◆ **Your objective**
Go to the line with "Third view of" in the records below, then output it and each following line exactly, up to and including the line with "Book cover for Sock". Skip pictures and add nothing.

◆ **Provided entries**
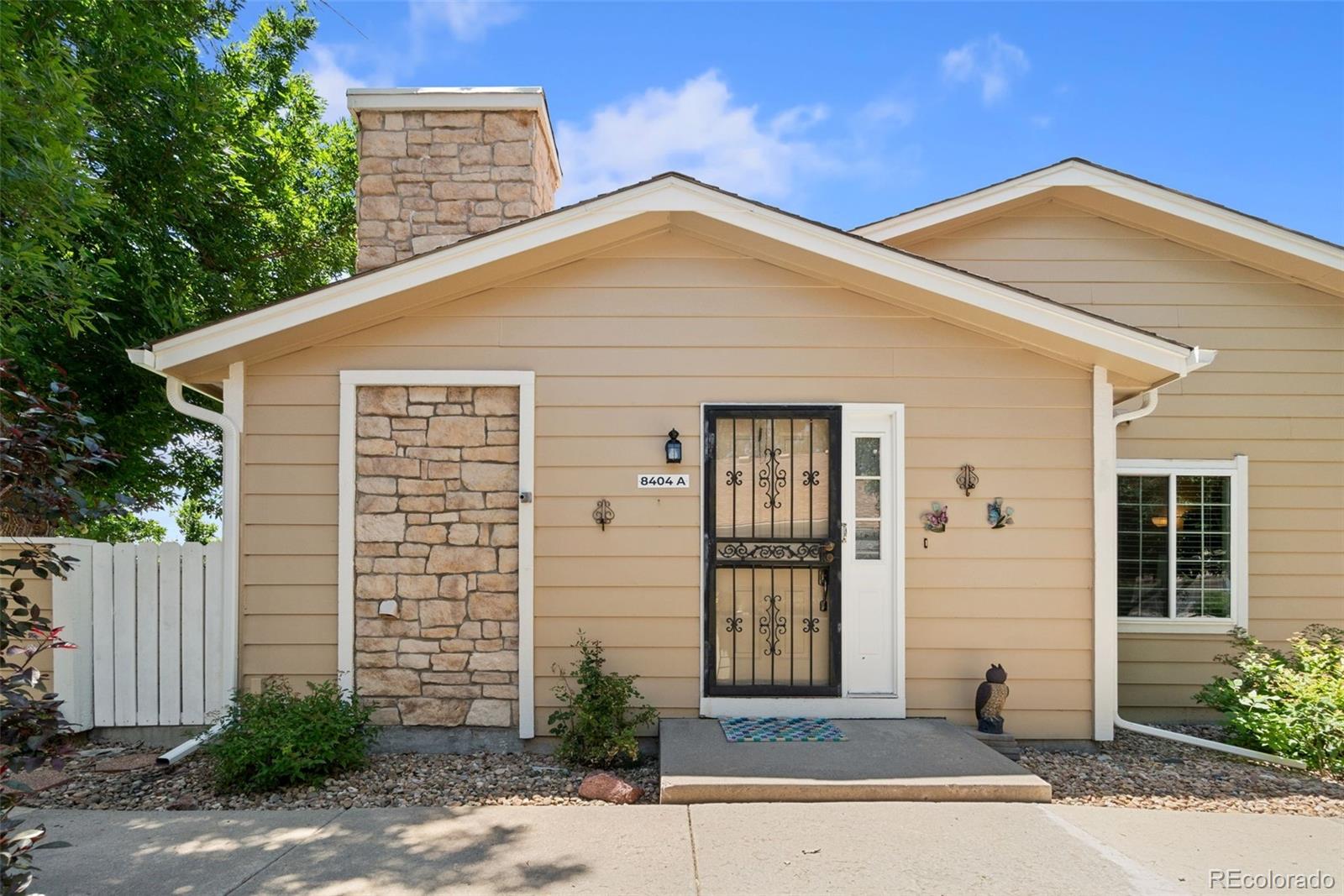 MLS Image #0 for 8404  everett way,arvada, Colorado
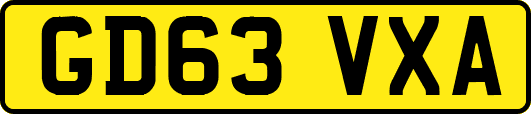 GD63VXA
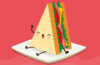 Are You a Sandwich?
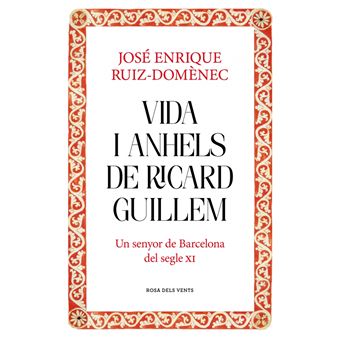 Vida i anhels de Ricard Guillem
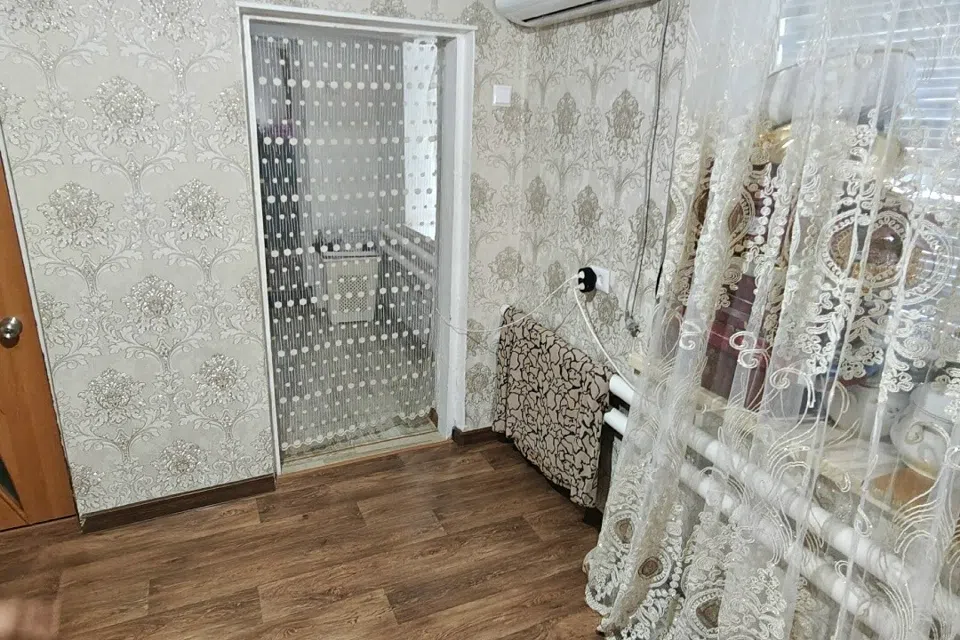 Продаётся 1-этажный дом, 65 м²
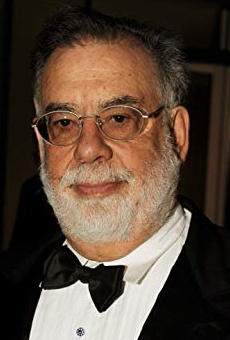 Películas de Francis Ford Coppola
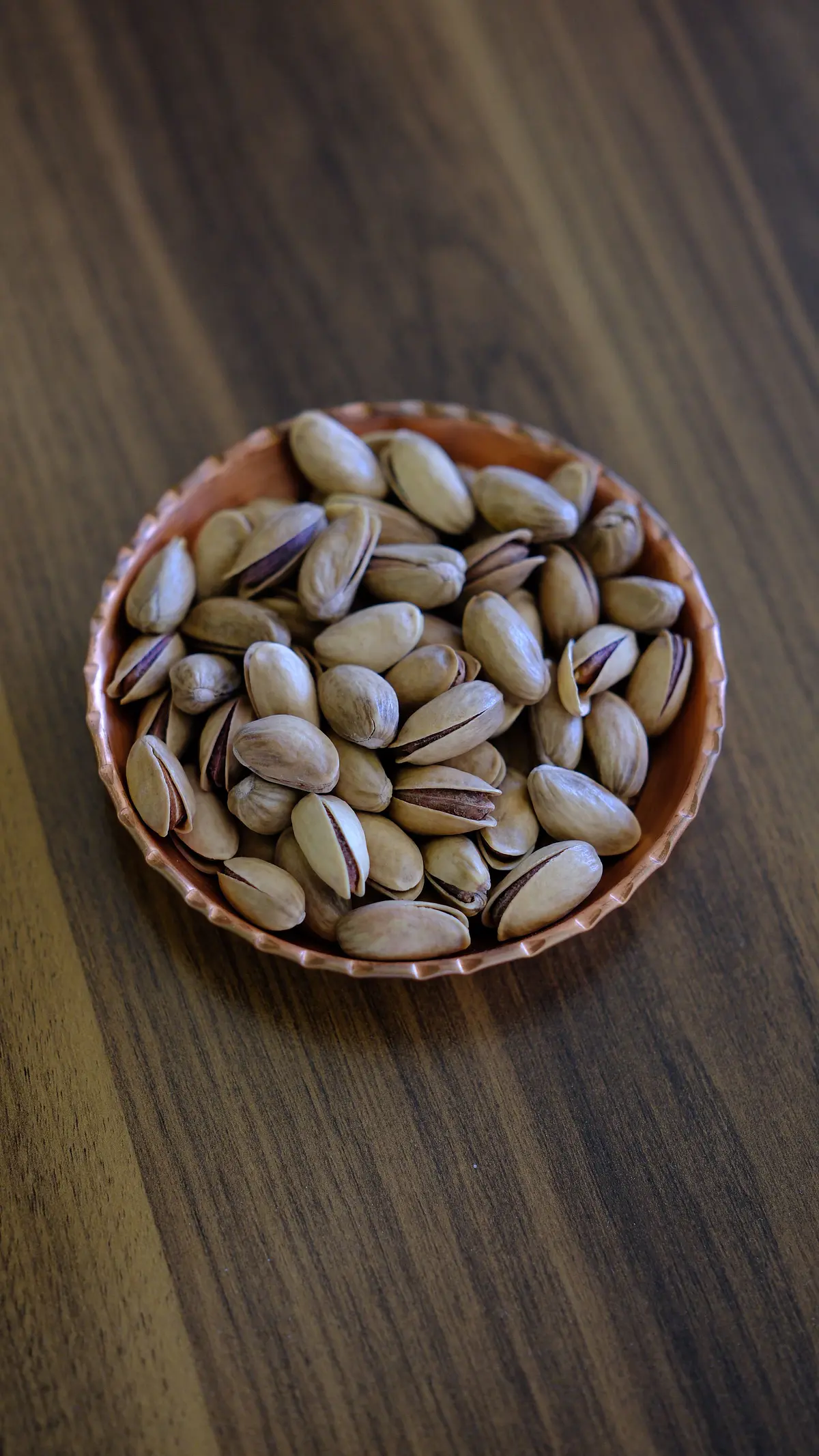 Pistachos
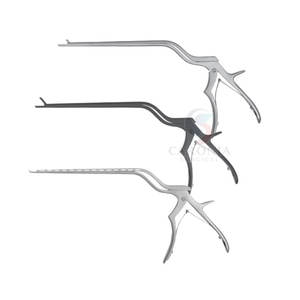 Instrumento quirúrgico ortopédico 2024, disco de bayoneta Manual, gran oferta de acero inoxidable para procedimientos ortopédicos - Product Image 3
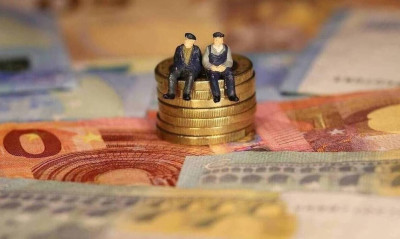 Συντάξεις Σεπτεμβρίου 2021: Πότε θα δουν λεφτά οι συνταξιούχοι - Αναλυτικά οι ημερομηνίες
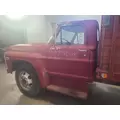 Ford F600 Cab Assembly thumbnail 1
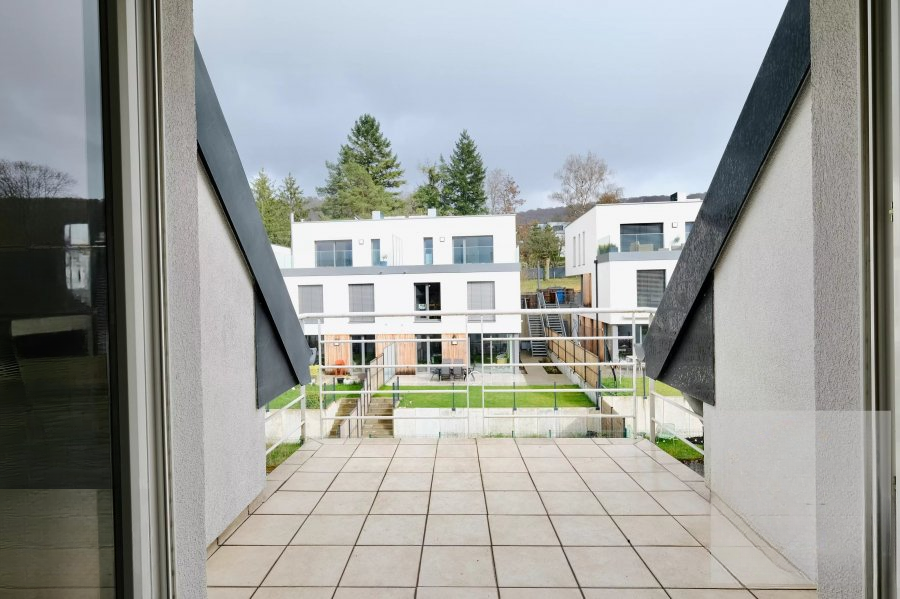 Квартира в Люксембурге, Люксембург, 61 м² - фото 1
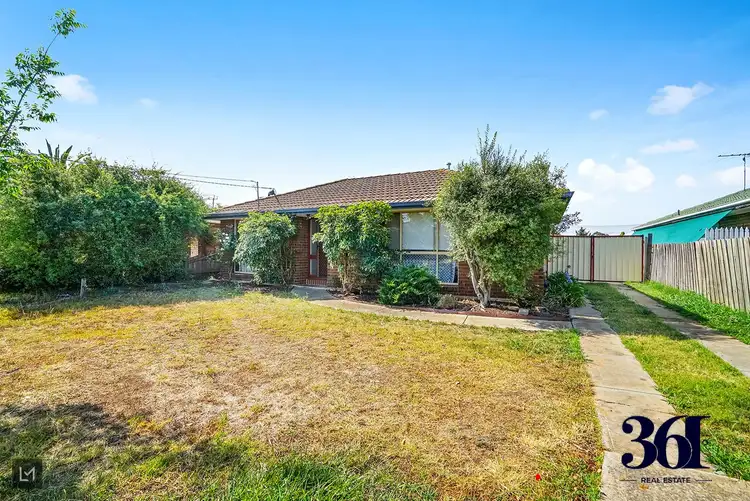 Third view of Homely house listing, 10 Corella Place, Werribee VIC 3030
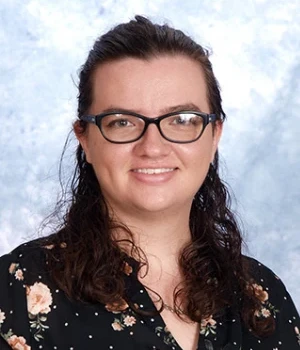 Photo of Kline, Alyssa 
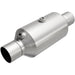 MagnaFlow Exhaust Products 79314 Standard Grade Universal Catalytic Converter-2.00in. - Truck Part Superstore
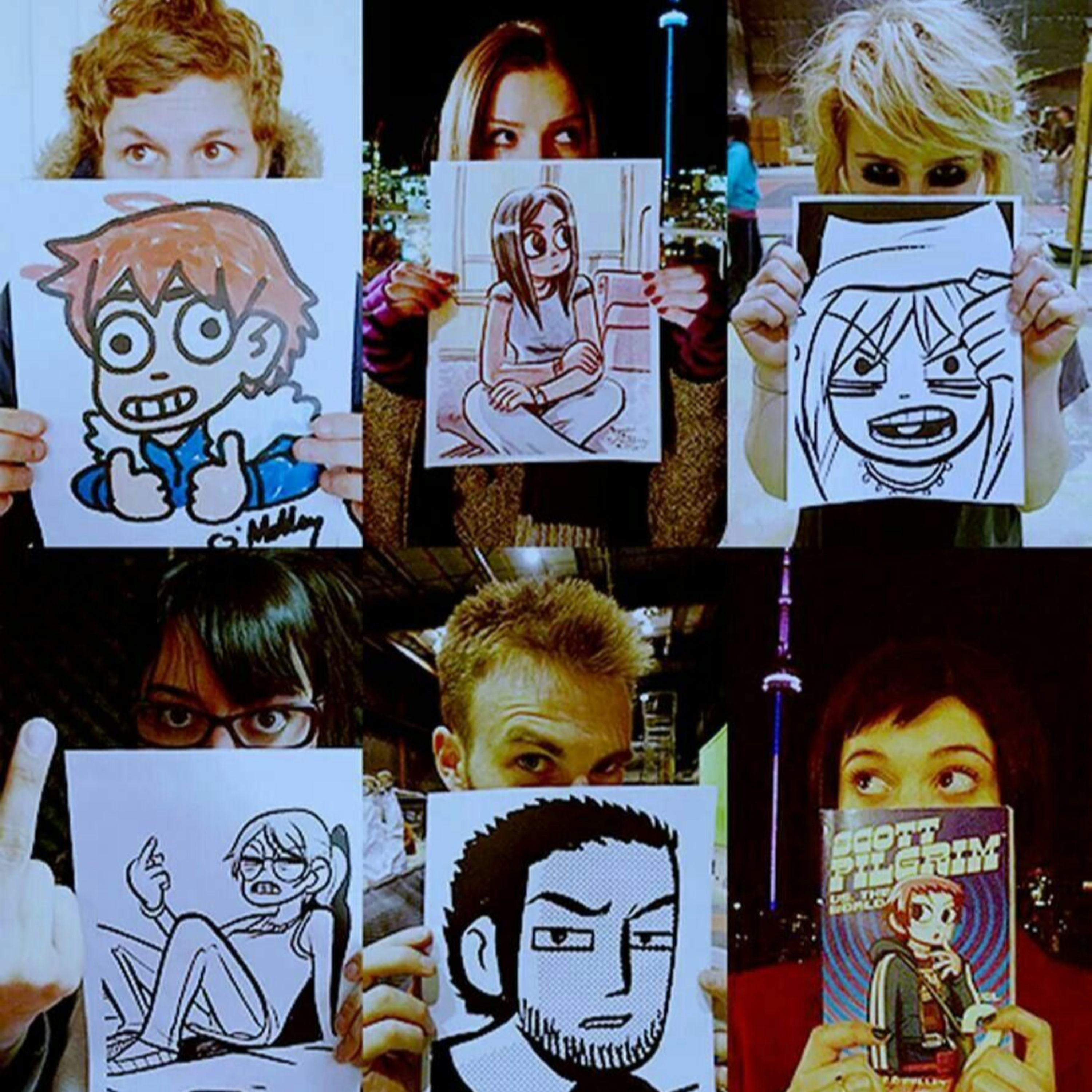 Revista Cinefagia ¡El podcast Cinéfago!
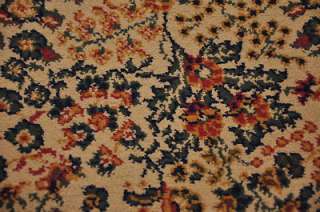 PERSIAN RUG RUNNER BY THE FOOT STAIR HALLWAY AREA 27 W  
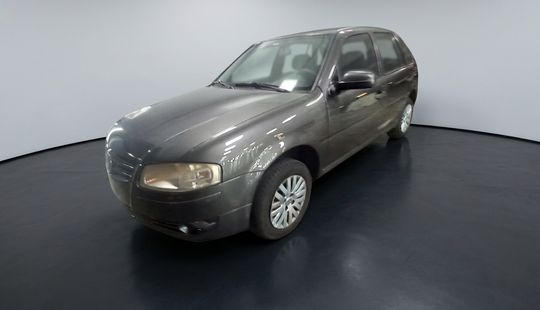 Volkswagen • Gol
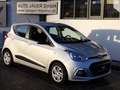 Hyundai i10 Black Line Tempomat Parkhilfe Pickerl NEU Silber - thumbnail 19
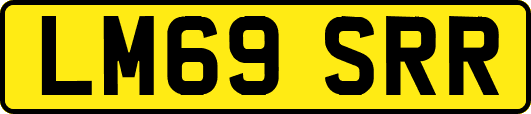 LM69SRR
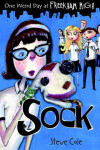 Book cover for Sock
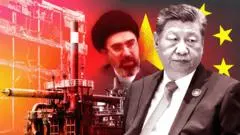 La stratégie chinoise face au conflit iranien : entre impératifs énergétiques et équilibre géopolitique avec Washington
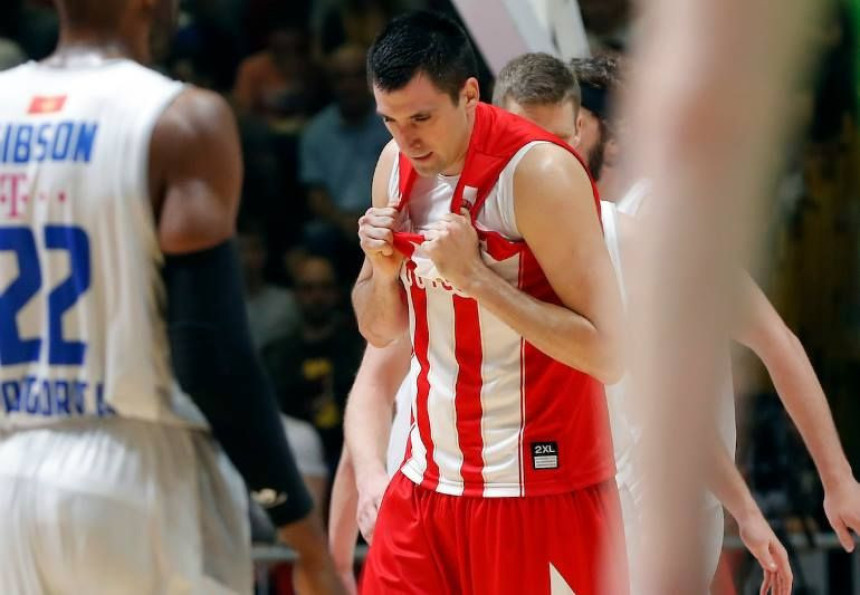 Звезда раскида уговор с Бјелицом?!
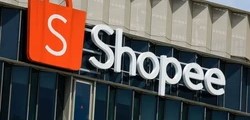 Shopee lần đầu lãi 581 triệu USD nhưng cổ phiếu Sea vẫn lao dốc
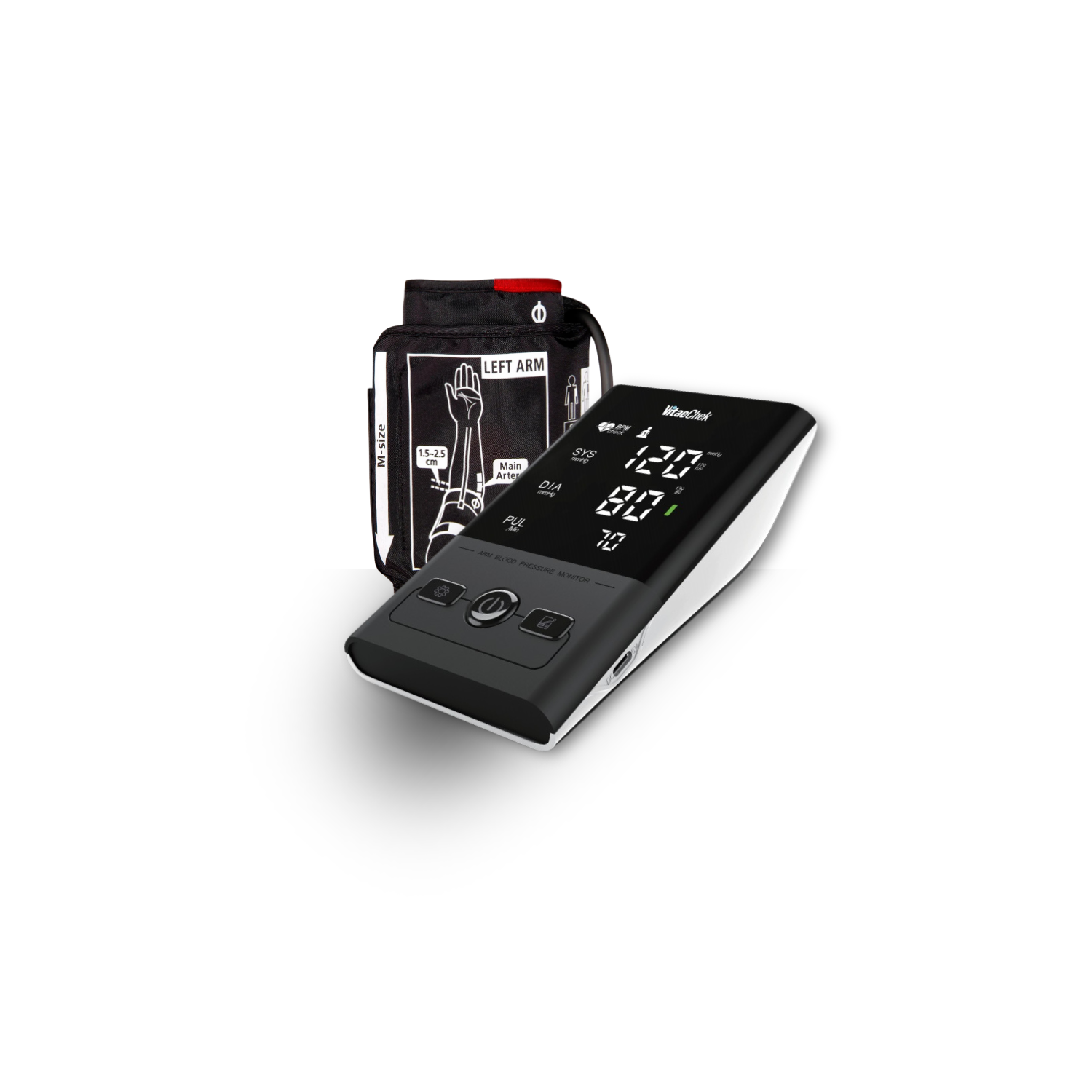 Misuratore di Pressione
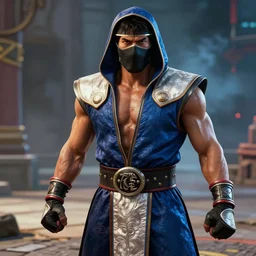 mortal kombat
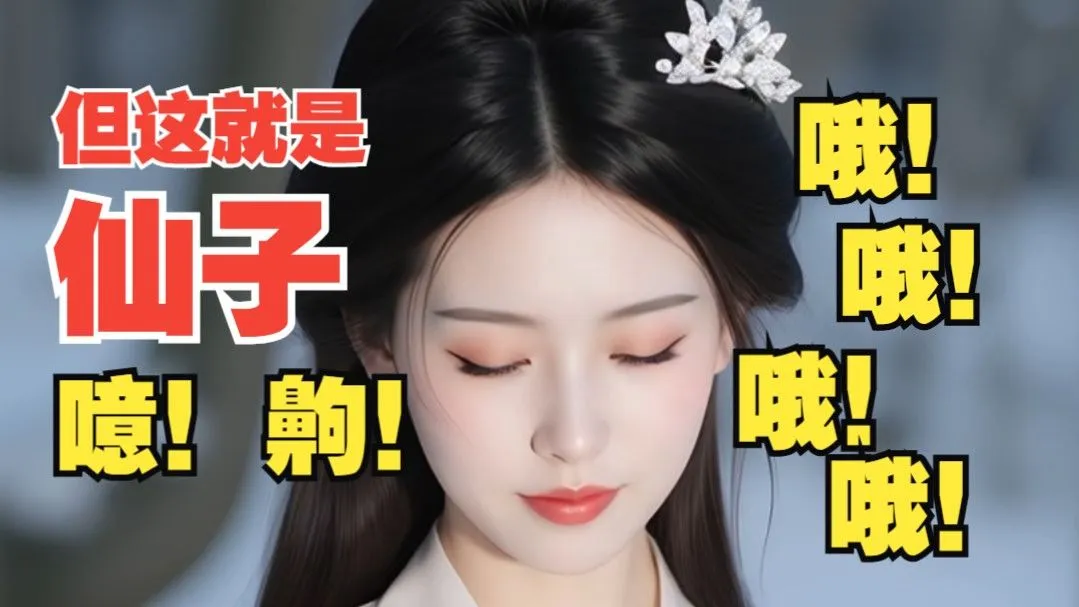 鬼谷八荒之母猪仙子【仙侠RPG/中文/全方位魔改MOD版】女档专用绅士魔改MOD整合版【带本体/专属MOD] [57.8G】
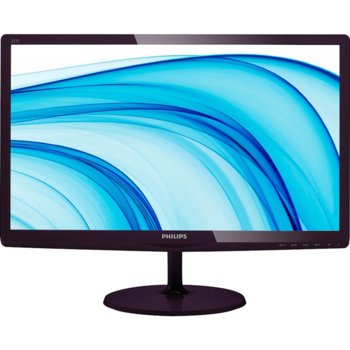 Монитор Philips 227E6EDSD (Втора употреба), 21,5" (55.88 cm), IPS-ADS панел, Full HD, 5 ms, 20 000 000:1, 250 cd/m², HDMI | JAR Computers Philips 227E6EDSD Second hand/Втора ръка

◆ **Result of this exercise**
 Third view of Homely house listing, 10 Corella Place, Werribee VIC 3030
 Photo of Kline, Alyssa 
 MagnaFlow Exhaust Products 79314 Standard Grade Universal Catalytic Converter-2.00in. - Truck Part Superstore
 Revista Cinefagia ¡El podcast Cinéfago!
 PERSIAN RUG RUNNER BY THE FOOT STAIR HALLWAY AREA 27 W  
 Volkswagen • Gol
 Hyundai i10 Black Line Tempomat Parkhilfe Pickerl NEU Silber - thumbnail 19
 LM69SRR
 Book cover for Sock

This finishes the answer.